> Testo citato

______

IL PIZZO DEI DISPERATI
Continuano a riecheggiare le parole declamate al ritmo dei rosari, ma per loro non c'è misericordia. Eppure sono lì, hanno scelto la frontiera con lo Stato Vaticano illudendosi di ispirare compassione: sono lì da molto, tanto che tra i disperati è scattato il pizzo per ottenere un posto. Solo pochi euro, ma si paga. Sono un centinaio nella zona, originari soprattutto dell'Europa dell'Est, polacchi. Sulla piazza romeni, ghanesi, ma ci sono anche italiani. A Lea (così la chiameremo) fanno male le gambe, non riesce ad alzarsi, un vicino invisibile le porta la pasta e il tè caldo offerti dalla Croce Rossa. «Sono seduta qui da cinque giorni, sono siciliana, quando mia figlia si è sposata mi hanno cacciata di casa». Non ricorda da quanto tempo vive in strada.

FAGOTTI SENZA VOLTO
A piazza della Città Leonina c'è un negozio che la notte consente agli invisibili di rifugiarsi sotto i suoi ombrelloni. Girato l'angolo, in via del Mascherino, c'è quel fagotto che tutti conoscono nel quartiere. Ieri dal bozzolo è uscito un volto di donna, bellissimo: lei è olandese. L'ambulanza della Croce Rossa attira vite perse come fosse miele per api affamate. Fanno la fila, scambiano qualche parola, mangiano. Corrono voci sulle regole della strada: le donne devono trovare chi le protegge, stra per forza con un uomo, altrimenti vengono stuprate.

______

> Dati disponibili

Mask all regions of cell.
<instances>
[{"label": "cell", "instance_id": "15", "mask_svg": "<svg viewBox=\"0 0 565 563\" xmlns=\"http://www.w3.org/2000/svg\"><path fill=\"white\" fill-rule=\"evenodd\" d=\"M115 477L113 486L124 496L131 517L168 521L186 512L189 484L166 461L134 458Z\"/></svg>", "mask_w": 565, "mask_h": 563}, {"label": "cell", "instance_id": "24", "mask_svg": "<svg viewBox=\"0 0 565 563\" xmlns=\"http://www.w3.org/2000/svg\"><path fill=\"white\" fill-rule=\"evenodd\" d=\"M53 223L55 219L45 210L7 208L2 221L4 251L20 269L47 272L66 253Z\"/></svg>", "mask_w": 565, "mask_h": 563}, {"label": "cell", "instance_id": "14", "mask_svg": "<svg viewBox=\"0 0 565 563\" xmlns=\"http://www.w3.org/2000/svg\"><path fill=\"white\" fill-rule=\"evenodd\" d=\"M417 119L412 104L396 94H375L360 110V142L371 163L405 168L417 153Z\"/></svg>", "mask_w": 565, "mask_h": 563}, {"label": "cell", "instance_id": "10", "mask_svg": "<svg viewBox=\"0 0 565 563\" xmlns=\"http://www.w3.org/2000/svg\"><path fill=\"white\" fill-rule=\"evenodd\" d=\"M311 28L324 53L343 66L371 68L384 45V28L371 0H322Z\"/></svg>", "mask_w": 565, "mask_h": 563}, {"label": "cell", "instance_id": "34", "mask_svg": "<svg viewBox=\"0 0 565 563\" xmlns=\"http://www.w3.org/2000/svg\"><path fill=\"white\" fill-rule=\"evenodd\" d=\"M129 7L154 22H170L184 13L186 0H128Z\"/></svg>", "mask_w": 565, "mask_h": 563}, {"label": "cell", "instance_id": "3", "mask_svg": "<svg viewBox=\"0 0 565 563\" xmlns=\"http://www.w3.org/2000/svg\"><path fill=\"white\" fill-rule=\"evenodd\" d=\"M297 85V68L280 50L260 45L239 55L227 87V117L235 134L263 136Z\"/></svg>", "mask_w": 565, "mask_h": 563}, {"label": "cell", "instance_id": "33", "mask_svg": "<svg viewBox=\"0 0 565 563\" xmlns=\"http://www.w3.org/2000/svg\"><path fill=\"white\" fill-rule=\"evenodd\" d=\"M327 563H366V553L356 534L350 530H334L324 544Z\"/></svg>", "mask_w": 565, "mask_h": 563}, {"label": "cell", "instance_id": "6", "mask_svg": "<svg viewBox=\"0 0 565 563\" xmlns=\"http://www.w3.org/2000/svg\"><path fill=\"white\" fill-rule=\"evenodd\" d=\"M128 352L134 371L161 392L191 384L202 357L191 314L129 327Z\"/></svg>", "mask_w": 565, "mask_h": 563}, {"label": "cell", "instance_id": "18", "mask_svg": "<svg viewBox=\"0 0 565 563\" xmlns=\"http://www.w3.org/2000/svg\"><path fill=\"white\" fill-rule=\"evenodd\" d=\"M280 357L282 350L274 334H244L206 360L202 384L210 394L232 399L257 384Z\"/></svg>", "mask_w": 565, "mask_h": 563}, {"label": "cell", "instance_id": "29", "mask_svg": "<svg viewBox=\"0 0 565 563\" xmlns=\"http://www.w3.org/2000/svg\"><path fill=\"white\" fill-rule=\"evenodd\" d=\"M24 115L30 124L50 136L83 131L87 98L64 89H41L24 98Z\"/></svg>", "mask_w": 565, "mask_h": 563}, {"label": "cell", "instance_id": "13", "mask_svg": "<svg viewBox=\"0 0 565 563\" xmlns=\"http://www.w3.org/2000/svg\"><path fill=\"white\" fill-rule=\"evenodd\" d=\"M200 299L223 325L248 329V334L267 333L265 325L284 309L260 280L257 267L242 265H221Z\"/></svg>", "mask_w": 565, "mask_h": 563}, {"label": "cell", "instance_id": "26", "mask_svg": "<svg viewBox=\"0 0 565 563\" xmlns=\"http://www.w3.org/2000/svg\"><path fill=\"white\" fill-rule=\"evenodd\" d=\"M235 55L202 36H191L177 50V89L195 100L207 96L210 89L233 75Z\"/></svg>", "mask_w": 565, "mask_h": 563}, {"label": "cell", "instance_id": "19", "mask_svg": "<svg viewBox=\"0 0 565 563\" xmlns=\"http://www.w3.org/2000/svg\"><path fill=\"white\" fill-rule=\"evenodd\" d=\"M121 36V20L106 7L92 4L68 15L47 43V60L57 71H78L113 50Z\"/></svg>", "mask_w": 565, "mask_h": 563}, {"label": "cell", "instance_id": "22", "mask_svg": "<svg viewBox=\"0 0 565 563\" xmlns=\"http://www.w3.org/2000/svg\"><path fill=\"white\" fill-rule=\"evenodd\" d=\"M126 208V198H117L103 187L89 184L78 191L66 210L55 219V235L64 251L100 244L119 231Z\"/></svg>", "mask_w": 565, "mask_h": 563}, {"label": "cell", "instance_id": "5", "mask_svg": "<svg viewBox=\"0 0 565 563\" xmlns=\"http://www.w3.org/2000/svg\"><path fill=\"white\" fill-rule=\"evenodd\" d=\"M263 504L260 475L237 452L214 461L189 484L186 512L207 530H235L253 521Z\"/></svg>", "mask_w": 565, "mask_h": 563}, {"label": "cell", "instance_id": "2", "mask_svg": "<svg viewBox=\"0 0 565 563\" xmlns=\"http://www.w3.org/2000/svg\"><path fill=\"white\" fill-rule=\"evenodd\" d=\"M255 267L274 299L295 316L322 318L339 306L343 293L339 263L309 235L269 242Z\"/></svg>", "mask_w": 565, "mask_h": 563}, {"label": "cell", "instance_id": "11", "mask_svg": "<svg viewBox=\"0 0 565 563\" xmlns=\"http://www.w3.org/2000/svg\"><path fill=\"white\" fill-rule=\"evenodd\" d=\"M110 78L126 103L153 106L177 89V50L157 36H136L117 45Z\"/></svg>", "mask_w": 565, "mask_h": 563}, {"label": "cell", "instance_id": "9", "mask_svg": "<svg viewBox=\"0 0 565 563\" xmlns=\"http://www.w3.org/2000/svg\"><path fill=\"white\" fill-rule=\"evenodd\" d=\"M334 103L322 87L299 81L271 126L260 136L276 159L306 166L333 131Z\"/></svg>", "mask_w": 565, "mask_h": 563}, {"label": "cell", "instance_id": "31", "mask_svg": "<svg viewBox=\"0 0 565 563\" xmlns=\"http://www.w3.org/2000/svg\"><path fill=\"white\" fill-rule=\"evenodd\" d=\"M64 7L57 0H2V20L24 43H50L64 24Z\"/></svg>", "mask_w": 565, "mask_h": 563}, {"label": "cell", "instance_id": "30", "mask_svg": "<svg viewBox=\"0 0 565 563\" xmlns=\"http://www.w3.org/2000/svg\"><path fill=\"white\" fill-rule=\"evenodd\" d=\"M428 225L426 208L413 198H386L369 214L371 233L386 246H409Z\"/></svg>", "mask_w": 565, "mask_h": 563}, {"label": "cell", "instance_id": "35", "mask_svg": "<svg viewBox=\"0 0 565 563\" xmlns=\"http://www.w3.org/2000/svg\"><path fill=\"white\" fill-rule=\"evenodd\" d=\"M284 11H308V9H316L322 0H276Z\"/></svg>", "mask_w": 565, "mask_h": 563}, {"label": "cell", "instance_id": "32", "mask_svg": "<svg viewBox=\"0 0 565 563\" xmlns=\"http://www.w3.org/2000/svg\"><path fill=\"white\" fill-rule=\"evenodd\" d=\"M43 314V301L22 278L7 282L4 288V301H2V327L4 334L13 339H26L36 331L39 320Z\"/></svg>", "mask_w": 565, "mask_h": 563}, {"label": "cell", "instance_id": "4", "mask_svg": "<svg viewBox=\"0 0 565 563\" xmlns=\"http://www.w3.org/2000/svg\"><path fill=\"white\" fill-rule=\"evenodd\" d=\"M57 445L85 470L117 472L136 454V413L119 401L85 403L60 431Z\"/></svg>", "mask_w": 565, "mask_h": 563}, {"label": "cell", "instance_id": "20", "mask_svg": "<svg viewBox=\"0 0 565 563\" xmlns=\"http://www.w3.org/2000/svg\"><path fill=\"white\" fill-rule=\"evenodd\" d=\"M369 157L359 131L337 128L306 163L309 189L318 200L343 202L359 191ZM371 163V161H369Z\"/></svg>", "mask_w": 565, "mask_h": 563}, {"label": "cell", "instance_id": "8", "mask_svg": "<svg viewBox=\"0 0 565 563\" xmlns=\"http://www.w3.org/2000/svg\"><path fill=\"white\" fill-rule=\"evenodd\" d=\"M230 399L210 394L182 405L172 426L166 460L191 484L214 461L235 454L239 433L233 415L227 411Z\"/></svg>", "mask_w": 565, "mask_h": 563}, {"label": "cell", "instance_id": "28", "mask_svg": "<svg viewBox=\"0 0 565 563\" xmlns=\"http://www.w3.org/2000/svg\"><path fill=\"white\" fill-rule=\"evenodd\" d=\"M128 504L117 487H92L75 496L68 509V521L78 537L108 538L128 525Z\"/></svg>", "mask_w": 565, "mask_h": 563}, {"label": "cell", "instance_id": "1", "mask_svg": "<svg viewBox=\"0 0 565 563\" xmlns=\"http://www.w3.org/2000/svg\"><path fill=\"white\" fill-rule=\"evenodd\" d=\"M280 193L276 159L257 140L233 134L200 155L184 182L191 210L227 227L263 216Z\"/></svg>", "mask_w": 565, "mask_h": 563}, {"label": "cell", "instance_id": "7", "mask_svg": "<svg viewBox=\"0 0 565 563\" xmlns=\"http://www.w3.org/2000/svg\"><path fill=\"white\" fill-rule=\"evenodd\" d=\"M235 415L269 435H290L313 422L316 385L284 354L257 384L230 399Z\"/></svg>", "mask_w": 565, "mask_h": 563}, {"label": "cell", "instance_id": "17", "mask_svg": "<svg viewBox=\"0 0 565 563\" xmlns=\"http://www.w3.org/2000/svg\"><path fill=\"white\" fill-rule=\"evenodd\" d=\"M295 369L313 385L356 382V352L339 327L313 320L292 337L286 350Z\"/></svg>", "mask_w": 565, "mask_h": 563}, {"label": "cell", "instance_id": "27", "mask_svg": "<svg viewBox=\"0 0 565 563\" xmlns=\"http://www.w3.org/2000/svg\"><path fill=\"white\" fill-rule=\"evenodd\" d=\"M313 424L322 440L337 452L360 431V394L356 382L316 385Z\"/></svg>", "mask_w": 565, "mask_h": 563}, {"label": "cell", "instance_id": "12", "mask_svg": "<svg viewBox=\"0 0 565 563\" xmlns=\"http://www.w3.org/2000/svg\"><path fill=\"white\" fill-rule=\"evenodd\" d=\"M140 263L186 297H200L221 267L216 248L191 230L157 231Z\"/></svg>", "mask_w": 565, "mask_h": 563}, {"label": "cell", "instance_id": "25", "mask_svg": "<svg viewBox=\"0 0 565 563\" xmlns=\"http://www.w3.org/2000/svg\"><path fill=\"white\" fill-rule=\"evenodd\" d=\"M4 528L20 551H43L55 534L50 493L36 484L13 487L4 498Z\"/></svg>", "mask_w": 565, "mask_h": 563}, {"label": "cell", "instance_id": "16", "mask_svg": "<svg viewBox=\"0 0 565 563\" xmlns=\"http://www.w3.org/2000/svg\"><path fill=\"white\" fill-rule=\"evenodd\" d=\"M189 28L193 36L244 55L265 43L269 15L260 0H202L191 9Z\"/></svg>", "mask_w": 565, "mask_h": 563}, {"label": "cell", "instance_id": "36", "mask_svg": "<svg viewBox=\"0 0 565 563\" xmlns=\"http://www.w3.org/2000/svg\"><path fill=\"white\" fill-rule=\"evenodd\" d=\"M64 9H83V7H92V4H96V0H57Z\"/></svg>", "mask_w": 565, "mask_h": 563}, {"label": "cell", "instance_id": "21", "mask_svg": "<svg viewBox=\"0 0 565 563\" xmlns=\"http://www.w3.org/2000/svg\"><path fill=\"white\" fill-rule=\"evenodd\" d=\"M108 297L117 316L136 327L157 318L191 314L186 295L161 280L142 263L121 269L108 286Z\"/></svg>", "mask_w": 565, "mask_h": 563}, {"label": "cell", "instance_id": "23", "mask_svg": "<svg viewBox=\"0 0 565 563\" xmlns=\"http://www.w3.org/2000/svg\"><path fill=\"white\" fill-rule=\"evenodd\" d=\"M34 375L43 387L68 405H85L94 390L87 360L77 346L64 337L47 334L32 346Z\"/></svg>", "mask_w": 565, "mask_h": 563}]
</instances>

______

> Istruzione data
Stabilisci se ciascuna delle seguenti affermazioni concorda con il testo sui senzatetto vicino al Vaticano, rispondendo sì o no e citando tra virgolette le parole del testo che lo decidono.
1. Nella zona ci sono circa cento persone, provenienti soprattutto dall'Europa dell'Est.
2. Lea dice di essere seduta in quel punto da cinque settimane.
3. La donna uscita dal fagotto in via del Mascherino è olandese.

> Risposta all'esercizio
1. Sì: «Sono un centinaio nella zona, originari soprattutto dell'Europa dell'Est».
2. No: «Sono seduta qui da cinque giorni».
3. Sì: «Ieri dal bozzolo è uscito un volto di donna, bellissimo: lei è olandese».